### Task set
- A) According to the forum post about nitroxoline, what does Google say the pills are used for?
- B) Retype the stretch of the forum post about nitroxoline from "September 8, 2007" through "urinary tract infections.".
- C) Continue the forum post about nitroxoline from the point where it stops.

### Provided text
>>>>>

Will nitroxiline help a throat infection?
September 8, 2007 8:02 AM   Subscribe

Can nitroxoline be used to treat a throat infection? Will it do anything to help?

My girlfriend lost her voice over the last couple days and can barely speak now, she says its very sore as well. Neither of us has health insurance, but her mother has sent her a bottle of ukrainian pills that she says will help. I can't read the bottle except for nitroxoline 50mg. Google says they're used for urinary tract infections.

My girlfriend wants to take them, are they going to do
anything? She says "they can't hurt." Is she right? is "an antibiotic is an antibiotic"?
posted by ndrw to Health & Fitness (11 answers total)

<<<<<

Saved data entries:
>>>>>

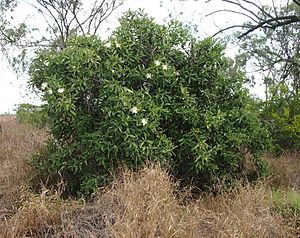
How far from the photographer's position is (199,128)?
21.5ft

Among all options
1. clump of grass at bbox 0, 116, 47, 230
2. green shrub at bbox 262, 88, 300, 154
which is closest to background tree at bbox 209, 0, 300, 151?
green shrub at bbox 262, 88, 300, 154

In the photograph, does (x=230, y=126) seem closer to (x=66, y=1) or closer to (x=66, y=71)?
(x=66, y=71)

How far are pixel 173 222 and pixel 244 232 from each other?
0.73 metres

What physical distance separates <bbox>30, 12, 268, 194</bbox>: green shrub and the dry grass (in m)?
0.48

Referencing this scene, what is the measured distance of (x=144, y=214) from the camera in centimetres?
468

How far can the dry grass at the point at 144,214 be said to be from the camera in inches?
183

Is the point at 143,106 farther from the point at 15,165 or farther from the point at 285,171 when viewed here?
the point at 285,171

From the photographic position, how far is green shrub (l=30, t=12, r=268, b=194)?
19.9ft

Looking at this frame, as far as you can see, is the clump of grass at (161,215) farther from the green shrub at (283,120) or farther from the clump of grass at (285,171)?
the green shrub at (283,120)

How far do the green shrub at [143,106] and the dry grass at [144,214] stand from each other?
480 millimetres

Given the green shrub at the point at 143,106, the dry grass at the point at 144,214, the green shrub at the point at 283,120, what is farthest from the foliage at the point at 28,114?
the dry grass at the point at 144,214

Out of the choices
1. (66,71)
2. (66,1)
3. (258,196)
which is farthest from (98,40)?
(66,1)

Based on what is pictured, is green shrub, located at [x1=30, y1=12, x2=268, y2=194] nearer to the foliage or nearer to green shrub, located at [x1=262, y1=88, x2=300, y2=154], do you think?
green shrub, located at [x1=262, y1=88, x2=300, y2=154]

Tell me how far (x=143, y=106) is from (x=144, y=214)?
1.82 m
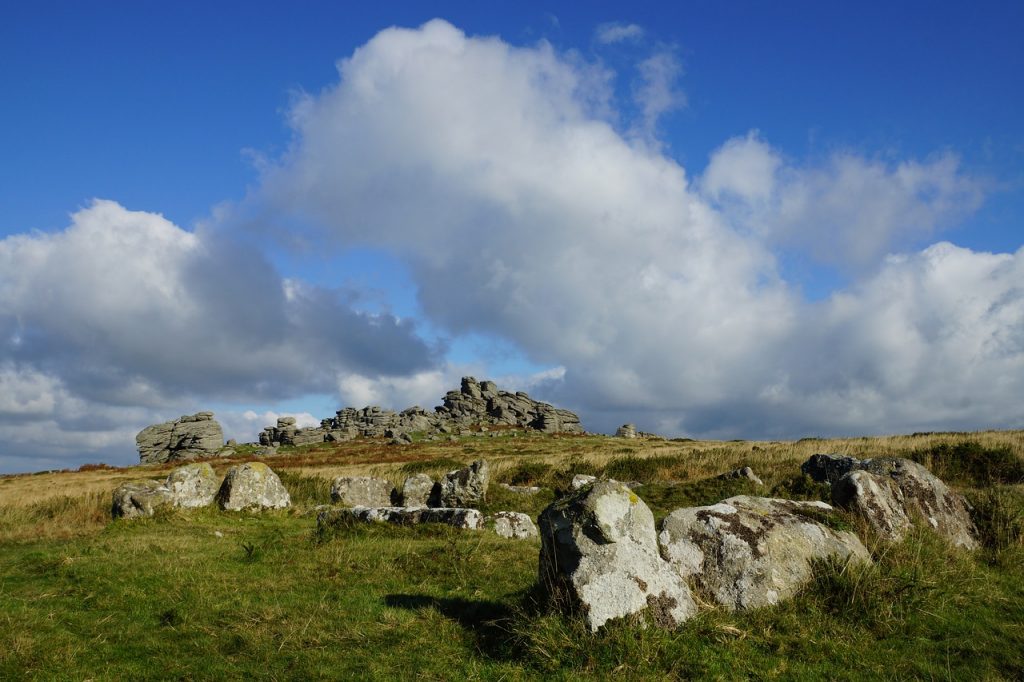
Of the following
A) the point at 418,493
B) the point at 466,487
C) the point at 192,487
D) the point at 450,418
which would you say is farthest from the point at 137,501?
the point at 450,418

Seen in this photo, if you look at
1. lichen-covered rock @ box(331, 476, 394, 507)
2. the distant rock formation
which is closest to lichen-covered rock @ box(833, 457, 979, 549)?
lichen-covered rock @ box(331, 476, 394, 507)

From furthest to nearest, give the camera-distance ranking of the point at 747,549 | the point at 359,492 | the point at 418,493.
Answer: the point at 359,492 → the point at 418,493 → the point at 747,549

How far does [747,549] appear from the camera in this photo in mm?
9180

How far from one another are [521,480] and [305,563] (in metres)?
20.0

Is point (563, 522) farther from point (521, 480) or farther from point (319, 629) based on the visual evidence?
point (521, 480)

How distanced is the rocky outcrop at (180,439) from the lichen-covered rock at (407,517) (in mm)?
69786

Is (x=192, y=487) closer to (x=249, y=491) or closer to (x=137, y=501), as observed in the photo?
(x=137, y=501)

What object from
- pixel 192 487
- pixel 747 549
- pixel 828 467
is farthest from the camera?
pixel 192 487

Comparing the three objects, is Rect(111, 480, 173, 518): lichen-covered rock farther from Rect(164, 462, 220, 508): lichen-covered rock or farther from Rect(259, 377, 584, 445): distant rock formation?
Rect(259, 377, 584, 445): distant rock formation

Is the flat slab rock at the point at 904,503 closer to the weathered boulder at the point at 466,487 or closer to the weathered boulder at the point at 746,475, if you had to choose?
the weathered boulder at the point at 746,475

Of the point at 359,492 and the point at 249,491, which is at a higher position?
the point at 249,491

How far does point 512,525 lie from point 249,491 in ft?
36.8

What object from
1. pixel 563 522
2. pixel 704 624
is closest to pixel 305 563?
pixel 563 522

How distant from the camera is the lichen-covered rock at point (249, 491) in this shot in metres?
22.7
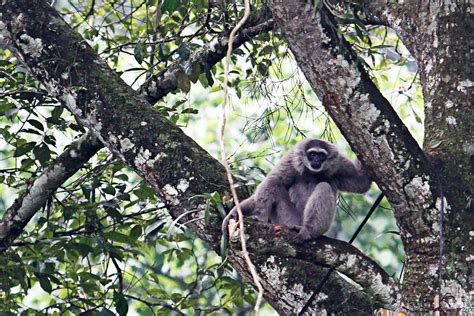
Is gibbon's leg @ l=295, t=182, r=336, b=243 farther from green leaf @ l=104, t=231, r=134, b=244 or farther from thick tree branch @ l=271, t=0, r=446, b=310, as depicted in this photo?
thick tree branch @ l=271, t=0, r=446, b=310

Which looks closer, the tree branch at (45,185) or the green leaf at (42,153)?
the tree branch at (45,185)

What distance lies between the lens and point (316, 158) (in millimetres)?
6461

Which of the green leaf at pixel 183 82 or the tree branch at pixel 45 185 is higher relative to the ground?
the green leaf at pixel 183 82

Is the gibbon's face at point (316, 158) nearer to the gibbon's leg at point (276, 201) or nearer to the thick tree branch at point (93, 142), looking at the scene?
the gibbon's leg at point (276, 201)

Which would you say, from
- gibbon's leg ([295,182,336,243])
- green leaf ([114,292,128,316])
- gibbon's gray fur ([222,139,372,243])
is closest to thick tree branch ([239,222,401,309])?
gibbon's leg ([295,182,336,243])

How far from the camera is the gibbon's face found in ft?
21.1

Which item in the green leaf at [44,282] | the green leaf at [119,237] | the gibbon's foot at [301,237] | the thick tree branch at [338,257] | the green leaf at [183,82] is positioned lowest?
the thick tree branch at [338,257]

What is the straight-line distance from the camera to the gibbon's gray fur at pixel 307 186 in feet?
19.2

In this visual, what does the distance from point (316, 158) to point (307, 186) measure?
10.3 inches

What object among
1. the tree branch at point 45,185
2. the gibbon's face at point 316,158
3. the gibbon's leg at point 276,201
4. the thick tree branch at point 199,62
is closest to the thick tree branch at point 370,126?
the thick tree branch at point 199,62

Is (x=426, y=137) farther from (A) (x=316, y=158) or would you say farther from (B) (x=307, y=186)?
(B) (x=307, y=186)

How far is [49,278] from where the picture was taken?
6156mm

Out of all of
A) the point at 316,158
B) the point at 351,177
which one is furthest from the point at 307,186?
the point at 351,177

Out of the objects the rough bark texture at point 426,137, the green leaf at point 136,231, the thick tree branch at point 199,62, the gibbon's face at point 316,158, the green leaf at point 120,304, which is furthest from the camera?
the gibbon's face at point 316,158
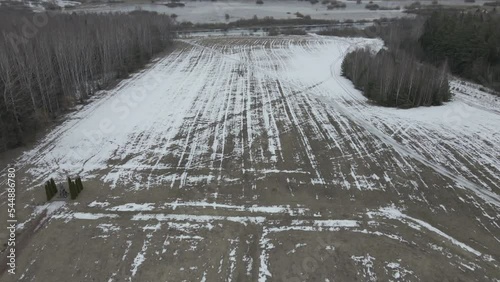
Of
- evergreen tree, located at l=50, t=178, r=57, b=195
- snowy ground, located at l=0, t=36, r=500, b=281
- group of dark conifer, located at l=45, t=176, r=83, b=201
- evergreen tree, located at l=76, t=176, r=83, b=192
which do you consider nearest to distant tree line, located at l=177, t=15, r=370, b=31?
snowy ground, located at l=0, t=36, r=500, b=281

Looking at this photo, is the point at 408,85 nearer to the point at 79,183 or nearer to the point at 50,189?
the point at 79,183

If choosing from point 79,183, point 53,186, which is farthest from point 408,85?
point 53,186

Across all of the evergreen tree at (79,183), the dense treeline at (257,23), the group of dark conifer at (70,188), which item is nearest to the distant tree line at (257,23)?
the dense treeline at (257,23)

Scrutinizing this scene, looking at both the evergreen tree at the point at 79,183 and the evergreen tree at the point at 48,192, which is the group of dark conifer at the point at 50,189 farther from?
the evergreen tree at the point at 79,183

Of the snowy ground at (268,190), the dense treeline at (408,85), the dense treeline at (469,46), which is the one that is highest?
the dense treeline at (469,46)

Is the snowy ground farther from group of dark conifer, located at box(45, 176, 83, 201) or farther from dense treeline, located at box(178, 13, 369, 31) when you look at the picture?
dense treeline, located at box(178, 13, 369, 31)

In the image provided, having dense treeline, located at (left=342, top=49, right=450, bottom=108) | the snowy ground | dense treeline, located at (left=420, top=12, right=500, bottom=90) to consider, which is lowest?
the snowy ground

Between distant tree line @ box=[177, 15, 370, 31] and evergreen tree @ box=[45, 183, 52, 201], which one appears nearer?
evergreen tree @ box=[45, 183, 52, 201]
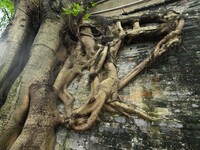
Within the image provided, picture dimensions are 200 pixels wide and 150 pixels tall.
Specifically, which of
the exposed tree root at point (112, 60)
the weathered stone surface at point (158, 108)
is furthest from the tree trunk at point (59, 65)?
the weathered stone surface at point (158, 108)

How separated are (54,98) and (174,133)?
1.76 meters

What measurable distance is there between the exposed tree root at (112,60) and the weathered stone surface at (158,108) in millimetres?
125

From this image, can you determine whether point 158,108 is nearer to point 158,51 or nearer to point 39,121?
point 158,51

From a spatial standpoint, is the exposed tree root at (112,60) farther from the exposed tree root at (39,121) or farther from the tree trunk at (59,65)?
the exposed tree root at (39,121)

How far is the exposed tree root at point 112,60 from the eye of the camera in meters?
2.75

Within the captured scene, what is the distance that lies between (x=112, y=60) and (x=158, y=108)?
4.22ft

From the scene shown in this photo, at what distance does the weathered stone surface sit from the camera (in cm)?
232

<<<<<

### Answers by item
- A) Urinary tract infections.

- B)
September 8, 2007 8:02 AM   Subscribe

Can nitroxoline be used to treat a throat infection? Will it do anything to help?

My girlfriend lost her voice over the last couple days and can barely speak now, she says its very sore as well. Neither of us has health insurance, but her mother has sent her a bottle of ukrainian pills that she says will help. I can't read the bottle except for nitroxoline 50mg. Google says they're used for urinary tract infections.

- C)
Does she actually have an infection, caused by bacteria? Not a viral infection, or a bad case of post-nasal drip? This isn't really something you can diagnose on your own, unless she's had the exact same thing before and been given antibiotics before, and antibiotics should, for the love of science, only be used against bacterial infections.

Lots of drug stores in the US (don't know your location) have places like the 'Minute Clinic'. I would recommend going and getting a strep culture done, because it is important to get antibiotics if she has strep, but it's pointless to take them if it's viral or just irritation.

And apparently what you have there is both an antibiotic and an antifungal. Huh.
posted by cobaltnine at 8:17 AM on September 8, 2007


Of course it can hurt, ndrw. There are so many reasons not to take those pills that I wouldn't know where to start.

To answer your direct question; no, all antibiotics are not the same.

Do you even know if your girlfriend has a bacterial infection? For gods sake at least go to a free clinic and find out.
posted by Justinian at 8:22 AM on September 8, 2007


Jesus. I just read up on nitroxoline. The reason you can't get it in the USA is that it apparently causes subacute myelo-optic neuropathy

Please throw those pills away.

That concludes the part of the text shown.